## GIVEN EXERCISE
Rewrite the records below, putting "shoreline" wherever "riverbank" appears and leaving everything else as it is.

************

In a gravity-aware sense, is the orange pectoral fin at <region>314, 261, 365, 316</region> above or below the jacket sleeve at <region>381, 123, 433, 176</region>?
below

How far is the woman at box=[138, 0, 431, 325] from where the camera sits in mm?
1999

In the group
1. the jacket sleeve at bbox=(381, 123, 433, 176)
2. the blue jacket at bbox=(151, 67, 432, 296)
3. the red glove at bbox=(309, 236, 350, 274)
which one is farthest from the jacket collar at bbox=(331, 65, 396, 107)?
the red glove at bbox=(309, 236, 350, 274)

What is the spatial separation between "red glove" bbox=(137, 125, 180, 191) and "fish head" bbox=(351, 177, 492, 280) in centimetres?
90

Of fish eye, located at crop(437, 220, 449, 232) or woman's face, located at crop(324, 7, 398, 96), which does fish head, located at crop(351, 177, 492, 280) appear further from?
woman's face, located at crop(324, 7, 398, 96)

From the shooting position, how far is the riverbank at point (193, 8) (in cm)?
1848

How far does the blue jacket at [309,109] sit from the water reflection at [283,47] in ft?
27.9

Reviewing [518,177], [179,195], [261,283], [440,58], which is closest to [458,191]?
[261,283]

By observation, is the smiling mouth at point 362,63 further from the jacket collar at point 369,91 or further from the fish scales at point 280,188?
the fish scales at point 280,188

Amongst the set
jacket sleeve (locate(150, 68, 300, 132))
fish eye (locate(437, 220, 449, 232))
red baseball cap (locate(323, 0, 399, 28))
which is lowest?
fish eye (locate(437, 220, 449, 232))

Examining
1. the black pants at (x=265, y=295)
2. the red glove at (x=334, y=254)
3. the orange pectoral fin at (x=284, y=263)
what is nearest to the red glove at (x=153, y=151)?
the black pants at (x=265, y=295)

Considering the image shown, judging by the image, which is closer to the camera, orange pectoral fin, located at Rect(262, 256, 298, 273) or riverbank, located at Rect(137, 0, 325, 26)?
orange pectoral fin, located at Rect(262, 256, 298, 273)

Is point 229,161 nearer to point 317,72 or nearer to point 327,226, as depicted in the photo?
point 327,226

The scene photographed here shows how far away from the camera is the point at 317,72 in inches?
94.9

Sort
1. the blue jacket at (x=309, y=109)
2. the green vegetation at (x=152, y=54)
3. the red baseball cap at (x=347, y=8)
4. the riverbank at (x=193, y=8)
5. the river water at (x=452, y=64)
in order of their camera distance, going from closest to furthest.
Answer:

************

## RESULT FOR THIS TASK
In a gravity-aware sense, is the orange pectoral fin at <region>314, 261, 365, 316</region> above or below the jacket sleeve at <region>381, 123, 433, 176</region>?
below

How far is the woman at box=[138, 0, 431, 325] from where the camera sits in mm?
1999

In the group
1. the jacket sleeve at bbox=(381, 123, 433, 176)
2. the blue jacket at bbox=(151, 67, 432, 296)
3. the red glove at bbox=(309, 236, 350, 274)
which one is farthest from the jacket collar at bbox=(331, 65, 396, 107)?
the red glove at bbox=(309, 236, 350, 274)

What is the spatial separation between "red glove" bbox=(137, 125, 180, 191) and "fish head" bbox=(351, 177, 492, 280) in centimetres?
90

Of fish eye, located at crop(437, 220, 449, 232) or woman's face, located at crop(324, 7, 398, 96), which does fish head, located at crop(351, 177, 492, 280) appear further from?
woman's face, located at crop(324, 7, 398, 96)

From the shooting position, how far is the shoreline at point (193, 8) (in cm)?
1848

How far does the blue jacket at [309,109] sit from the water reflection at [283,47] in ft?
27.9

Reviewing [518,177], [179,195], [261,283], [440,58], which is closest to [458,191]?
[261,283]

By observation, is the smiling mouth at point 362,63 further from the jacket collar at point 369,91 or further from the fish scales at point 280,188?
the fish scales at point 280,188

Amongst the set
jacket sleeve (locate(150, 68, 300, 132))
fish eye (locate(437, 220, 449, 232))
red baseball cap (locate(323, 0, 399, 28))
which is lowest?
fish eye (locate(437, 220, 449, 232))

Examining
1. the black pants at (x=265, y=295)
2. the red glove at (x=334, y=254)
3. the orange pectoral fin at (x=284, y=263)
what is nearest to the red glove at (x=153, y=151)?
the black pants at (x=265, y=295)

Considering the image shown, judging by the image, which is closer to the camera, orange pectoral fin, located at Rect(262, 256, 298, 273) or shoreline, located at Rect(137, 0, 325, 26)?
orange pectoral fin, located at Rect(262, 256, 298, 273)

Is point 229,161 nearer to point 317,72 or nearer to point 327,226, as depicted in the photo?
point 327,226

The scene photographed here shows how far away from the camera is the point at 317,72 in inches?
94.9

Sort
1. the blue jacket at (x=309, y=109)
2. the green vegetation at (x=152, y=54)
3. the red baseball cap at (x=347, y=8)
4. the shoreline at (x=193, y=8)
5. the river water at (x=452, y=64)
in order of their camera distance, going from closest to furthest.
Answer:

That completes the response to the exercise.